Zwischen grün, glaubwürdig und gfeanzt

ÖVP-Chef und Kanzler Karl Nehammer, grüne Klimaministerin Leonore Gewessler
Mehr Koalitions-Eskalation geht nicht: Hier der Kanzler, der sich nicht überstimmen lassen will, da die grüne Galionsfigur Gewessler, die gegen ÖVP-Linie und für die Renaturierung stimmte.
Johanna  Hager

Johanna Hager

Well, that escalated quickly.“ Vom „Besten aus beiden Welten“ ist nichts übrig. Die Koalition liegt in Trümmern. Auf offener Bühne werden seit Sonntag Ränke- und Statusspiele in Reinkultur geboten. In den Hauptrollen: die grüne Klimaministerin Leonore Gewessler und ÖVP-Regierungschef Karl Nehammer.

Die Rollenverteilung ist klar: Hier die grüne Galionsfigur, die für Renaturierung und damit gegen den Koalitionspartner stimmt.

Die sagt, sie sei sich der Konsequenz ihres Handelns bewusst, könne eine andere Entscheidung aber – wie so oft – nicht mit ihrem Gewissen vereinbaren. Die die Märtyrerin gibt und für die grüne Kernwählerschaft an Glaubwürdigkeit nicht zu übertreffen ist.

Auf der anderen Seite der Kanzler, der sich Bauernbund wie Landwirtschaftskammer verpflichtet fühlen muss, will er bei seiner ersten Nationalratswahl als ÖVP-Chef reüssieren.

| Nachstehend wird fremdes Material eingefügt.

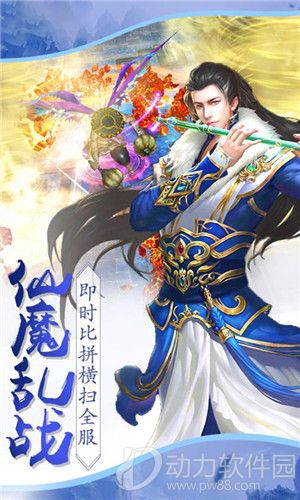 茅山异闻录官方手游下载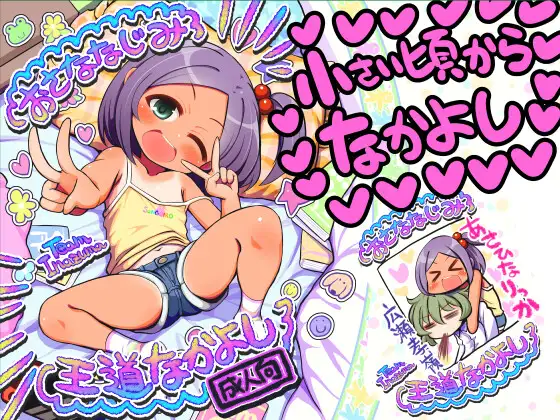 おさななじみ王道なかよし ジャケット画像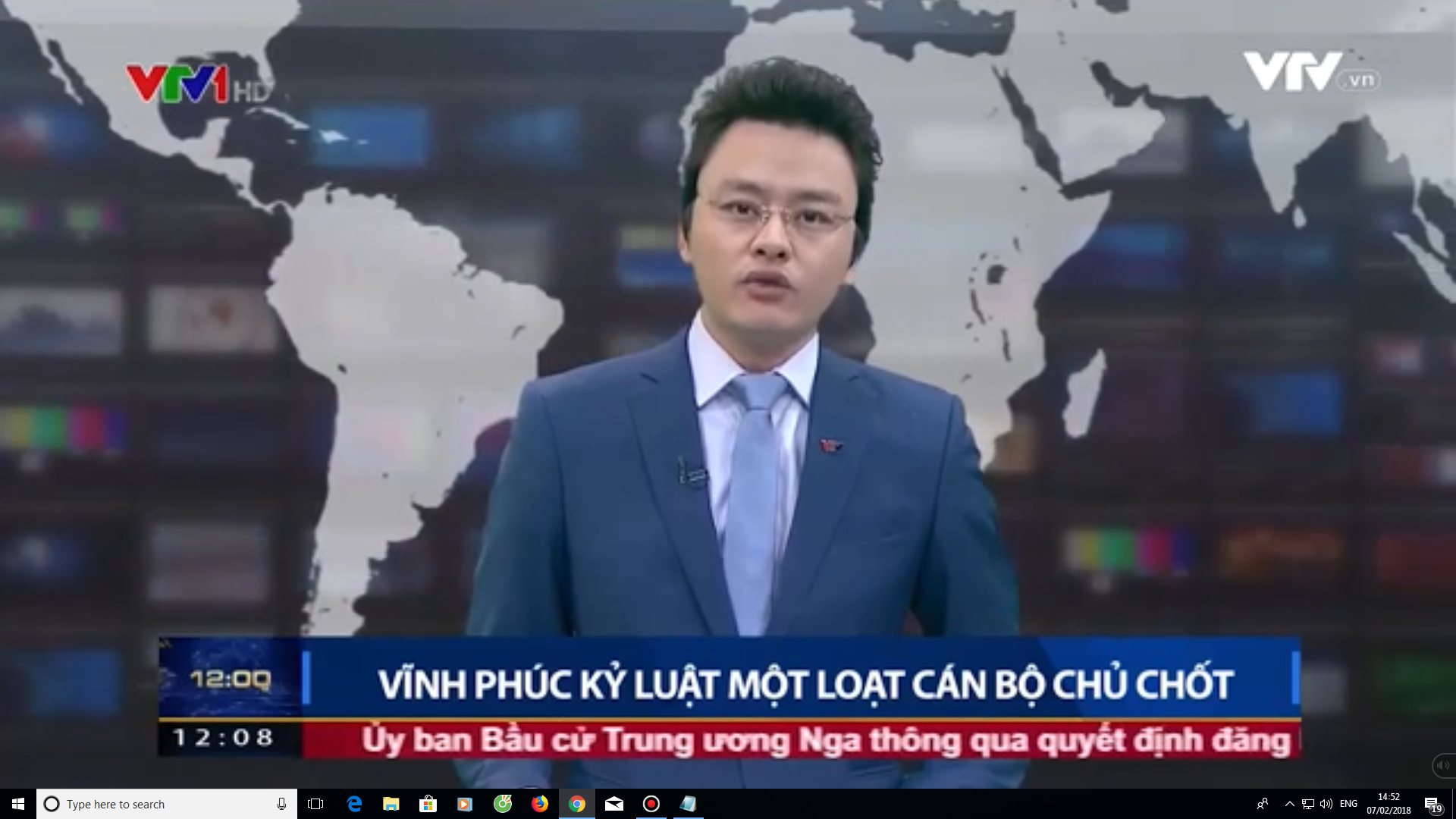 Vĩnh Phúc kỷ luật một loạt cán bộ chủ chốt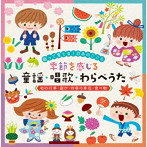 ～歌って育てる！日本のこころ～季節を感じる童謡・唱歌・わらべうた（和の行事・遊び・季節の草花・食べ物）（アルバム）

Der sich von einer grünen Ministerin qua Amt nicht überstimmen lassen kann, will er unter den Seinen als Chef, der sich durchsetzt, gelten.

In den ÖVP-Nebenrollen erst Verfassungsministerin Karoline Edtstadler, dann Landeshauptleute wie Vorarlbergs Markus Wallner, der bereits am Sonntag von einem „klaren Koalitionsbruch auf Bundesebene“ spricht, und zum Auftakt am Montag: ÖVP-Generalsekretär Christian Stocker.

Kaum ist das EU-Renaturierungsgesetz dank grüner Zustimmung und gegen den Willen der ÖVP durch, bringt Stocker, seines Zeichens Rechtsanwalt und mehr Partei-General denn Sekretär, für die ÖVP eine Strafanzeige wegen Amtsmissbrauchs gegen Gewessler ein.

Mehr Eskalation in einer noch aufrechten Koalition geht nicht und gab es in der Zweiten Republik bis dato nicht.

Dabei hatte man sich hinter den Koalitionskulissen darauf verständigt, ab dem 3. Juli (letzter Ministerrat vor dem Sommer) in den Wahlkampf und damit de facto aus der Koalition zu gehen, um bis zum 29. September um Stimmen zu buhlen. Dass dieser Plan nicht halten wird, das hätte der ÖVP seit einigen Wochen klar sein müssen. Spätestens als parallel zum steten Rumoren um die Renaturierung Postenwünsche laut wurden.

Als Vizekanzler Werner Kogler vom türkis-grünen Sideletter nichts mehr wissen wollte und statt ÖVP-Kandidaten wie Karoline Edtstadler und Magnus Brunner partout Gewessler als Nachfolgerin von EU-Kommissar Johannes Hahn ins Treffen führte – wie zuletzt im Presse am Sonntag-Interview.

Warum die Voraussetzungen für den Sideletter „weggefallen sind“, das werde er „jetzt öffentlich nicht erörtern“. Erklären wird er sich aber müssen – ebenso wie der Kanzler. Und das gemeinsam. Wie das Land nämlich über die kommenden Wochen geführt werden wird, das liegt in Nehammers und Koglers Händen. Ebenso, ob sie als verantwortungsvolle Volksvertreter, als die sie sich stets definieren, in die Wahl gehen oder als gfeanzte Gegner. Derzeit scheint Letzteres der Fall.